# Don't shoot!



## Parmezan_Olivkovich

Hello!
I'm curious how to say in Hungarian these phrases(to one person and to several):
"Don't shoot!"


Thanks in advance!


----------



## AndrasBP

Ne lőj! - Не стреляй!
Ne lőjetek! - Не стреляйте!

"ő" is a long vowel like in the German word "schön"


----------



## Parmezan_Olivkovich

AndrasBP, Thank you very much!

You speak Russian, don't you? If you do, could you please write the transcription of these phrases in Russian (I mean Cyrillic)? Is "ő" like Russian "ё" or do they differ from each other? As a matter of fact, I don't know Hungarian at all.


----------



## AndrasBP

Yes, I do speak Russian and I know that Hungarian "ő" is often transcribed as Russian "ё" (e.g. Hungarian poet Petőfi as Петёфи), but that's just an approximation. The actual vowel sound does not exist in Russian (or other Slavic languages). Russian "ё" is basically the sequence "yo" and it softens (palatalizes) the preceding consonant, whereas Hungarian "ő" doesn't. The "t" in Petőfi remains hard, and the vowel quality is different, too.
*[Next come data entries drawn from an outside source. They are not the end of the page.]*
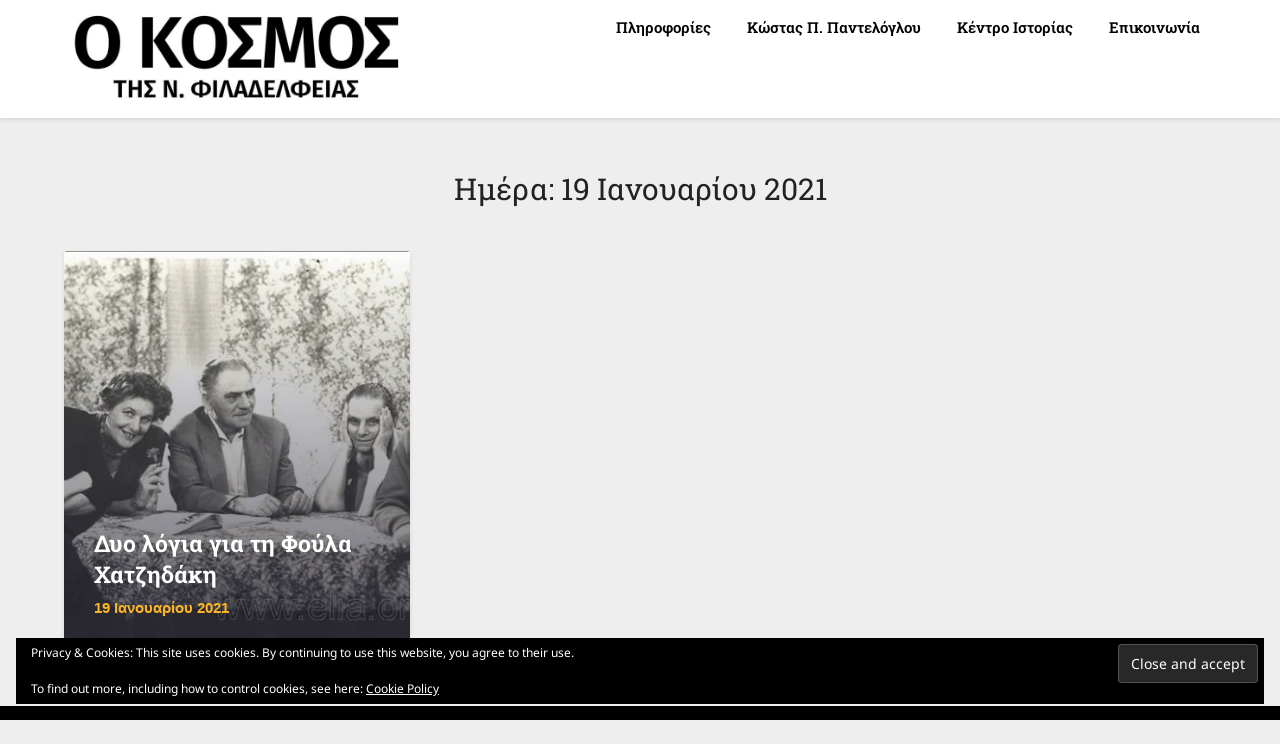

--- FILE ---
content_type: text/html; charset=utf-8
request_url: https://www.google.com/recaptcha/api2/aframe
body_size: 268
content:
<!DOCTYPE HTML><html><head><meta http-equiv="content-type" content="text/html; charset=UTF-8"></head><body><script nonce="oWV1wSip6ERjETz4w3wYZA">/** Anti-fraud and anti-abuse applications only. See google.com/recaptcha */ try{var clients={'sodar':'https://pagead2.googlesyndication.com/pagead/sodar?'};window.addEventListener("message",function(a){try{if(a.source===window.parent){var b=JSON.parse(a.data);var c=clients[b['id']];if(c){var d=document.createElement('img');d.src=c+b['params']+'&rc='+(localStorage.getItem("rc::a")?sessionStorage.getItem("rc::b"):"");window.document.body.appendChild(d);sessionStorage.setItem("rc::e",parseInt(sessionStorage.getItem("rc::e")||0)+1);localStorage.setItem("rc::h",'1769376287442');}}}catch(b){}});window.parent.postMessage("_grecaptcha_ready", "*");}catch(b){}</script></body></html>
There's no other way to transcribe the phrases, however, so it might be something like:

Нэ лёй! / Не лёйэтэк!


----------



## Parmezan_Olivkovich

Thank you very much!


----------



## AndrasBP

You're welcome. May I ask what the context or situation is?


----------



## Parmezan_Olivkovich

The situation is: armed soldiers or policemen point guns at somebody, and that somebody say: don't shoot!


----------